(Dataset rows)

------

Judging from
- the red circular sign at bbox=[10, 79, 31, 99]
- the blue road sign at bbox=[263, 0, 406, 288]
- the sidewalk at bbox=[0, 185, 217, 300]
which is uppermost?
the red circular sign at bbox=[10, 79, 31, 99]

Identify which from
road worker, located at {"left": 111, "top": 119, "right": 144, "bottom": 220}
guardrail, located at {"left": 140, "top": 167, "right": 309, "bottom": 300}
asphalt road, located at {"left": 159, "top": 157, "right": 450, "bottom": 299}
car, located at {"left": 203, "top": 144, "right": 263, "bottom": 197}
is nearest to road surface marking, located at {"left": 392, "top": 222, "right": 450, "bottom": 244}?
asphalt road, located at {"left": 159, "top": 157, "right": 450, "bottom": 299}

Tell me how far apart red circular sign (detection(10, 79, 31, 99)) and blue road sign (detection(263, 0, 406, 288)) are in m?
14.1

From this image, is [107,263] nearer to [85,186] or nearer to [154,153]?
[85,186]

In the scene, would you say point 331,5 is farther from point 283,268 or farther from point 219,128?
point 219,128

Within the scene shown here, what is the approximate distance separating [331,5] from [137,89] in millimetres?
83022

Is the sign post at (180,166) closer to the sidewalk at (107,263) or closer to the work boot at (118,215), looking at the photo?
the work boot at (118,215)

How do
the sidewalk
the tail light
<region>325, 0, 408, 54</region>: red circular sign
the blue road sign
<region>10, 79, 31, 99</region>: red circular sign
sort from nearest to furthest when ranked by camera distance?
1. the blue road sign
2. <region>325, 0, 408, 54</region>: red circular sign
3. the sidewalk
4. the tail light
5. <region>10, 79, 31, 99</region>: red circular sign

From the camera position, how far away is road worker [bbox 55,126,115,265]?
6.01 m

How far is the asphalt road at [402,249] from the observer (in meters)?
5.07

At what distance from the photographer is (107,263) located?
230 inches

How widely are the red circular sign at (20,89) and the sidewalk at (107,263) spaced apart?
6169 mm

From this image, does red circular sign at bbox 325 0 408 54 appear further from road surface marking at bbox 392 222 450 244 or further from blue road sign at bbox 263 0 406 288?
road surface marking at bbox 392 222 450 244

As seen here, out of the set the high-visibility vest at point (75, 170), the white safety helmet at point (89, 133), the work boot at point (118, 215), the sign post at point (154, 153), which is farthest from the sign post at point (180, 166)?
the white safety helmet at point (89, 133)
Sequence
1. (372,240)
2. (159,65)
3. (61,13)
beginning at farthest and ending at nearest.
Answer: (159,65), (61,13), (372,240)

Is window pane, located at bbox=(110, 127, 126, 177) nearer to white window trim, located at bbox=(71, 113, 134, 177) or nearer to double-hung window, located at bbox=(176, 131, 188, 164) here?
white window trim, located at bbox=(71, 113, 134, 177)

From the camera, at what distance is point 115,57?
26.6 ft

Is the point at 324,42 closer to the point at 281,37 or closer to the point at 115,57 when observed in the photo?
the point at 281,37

------

● **Set exercise**
Arrange all the lines of the rows above as one numbered list, omitting the blank lines.

● **Solution for this problem**
1. Judging from
2. - the red circular sign at bbox=[10, 79, 31, 99]
3. - the blue road sign at bbox=[263, 0, 406, 288]
4. - the sidewalk at bbox=[0, 185, 217, 300]
5. which is uppermost?
6. the red circular sign at bbox=[10, 79, 31, 99]
7. Identify which from
8. road worker, located at {"left": 111, "top": 119, "right": 144, "bottom": 220}
9. guardrail, located at {"left": 140, "top": 167, "right": 309, "bottom": 300}
10. asphalt road, located at {"left": 159, "top": 157, "right": 450, "bottom": 299}
11. car, located at {"left": 203, "top": 144, "right": 263, "bottom": 197}
12. is nearest to road surface marking, located at {"left": 392, "top": 222, "right": 450, "bottom": 244}?
13. asphalt road, located at {"left": 159, "top": 157, "right": 450, "bottom": 299}
14. Tell me how far apart red circular sign (detection(10, 79, 31, 99)) and blue road sign (detection(263, 0, 406, 288)) are in m?
15. 14.1
16. From this image, is [107,263] nearer to [85,186] or nearer to [154,153]?
17. [85,186]
18. In the scene, would you say point 331,5 is farther from point 283,268 or farther from point 219,128?
19. point 219,128
20. Within the scene shown here, what is the approximate distance separating [331,5] from [137,89] in millimetres?
21. 83022
22. Is the sign post at (180,166) closer to the sidewalk at (107,263) or closer to the work boot at (118,215), looking at the photo?
23. the work boot at (118,215)
24. How do
25. the sidewalk
26. the tail light
27. <region>325, 0, 408, 54</region>: red circular sign
28. the blue road sign
29. <region>10, 79, 31, 99</region>: red circular sign
30. sort from nearest to furthest when ranked by camera distance?
31. 1. the blue road sign
32. 2. <region>325, 0, 408, 54</region>: red circular sign
33. 3. the sidewalk
34. 4. the tail light
35. 5. <region>10, 79, 31, 99</region>: red circular sign
36. From the camera position, how far away is road worker [bbox 55,126,115,265]?
37. 6.01 m
38. How far is the asphalt road at [402,249] from the observer (in meters)?
39. 5.07
40. At what distance from the photographer is (107,263) located?
41. 230 inches
42. How widely are the red circular sign at (20,89) and the sidewalk at (107,263) spaced apart?
43. 6169 mm
44. From this image, does red circular sign at bbox 325 0 408 54 appear further from road surface marking at bbox 392 222 450 244 or further from blue road sign at bbox 263 0 406 288?
45. road surface marking at bbox 392 222 450 244
46. As seen here, out of the set the high-visibility vest at point (75, 170), the white safety helmet at point (89, 133), the work boot at point (118, 215), the sign post at point (154, 153), which is farthest from the sign post at point (180, 166)?
47. the white safety helmet at point (89, 133)
48. Sequence
49. 1. (372,240)
50. 2. (159,65)
51. 3. (61,13)
52. beginning at farthest and ending at nearest.
53. Answer: (159,65), (61,13), (372,240)
54. Is window pane, located at bbox=(110, 127, 126, 177) nearer to white window trim, located at bbox=(71, 113, 134, 177) or nearer to double-hung window, located at bbox=(176, 131, 188, 164) here?
55. white window trim, located at bbox=(71, 113, 134, 177)
56. From the camera, at what distance is point 115,57?
57. 26.6 ft
58. Is the point at 324,42 closer to the point at 281,37 or closer to the point at 115,57 when observed in the photo?
59. the point at 281,37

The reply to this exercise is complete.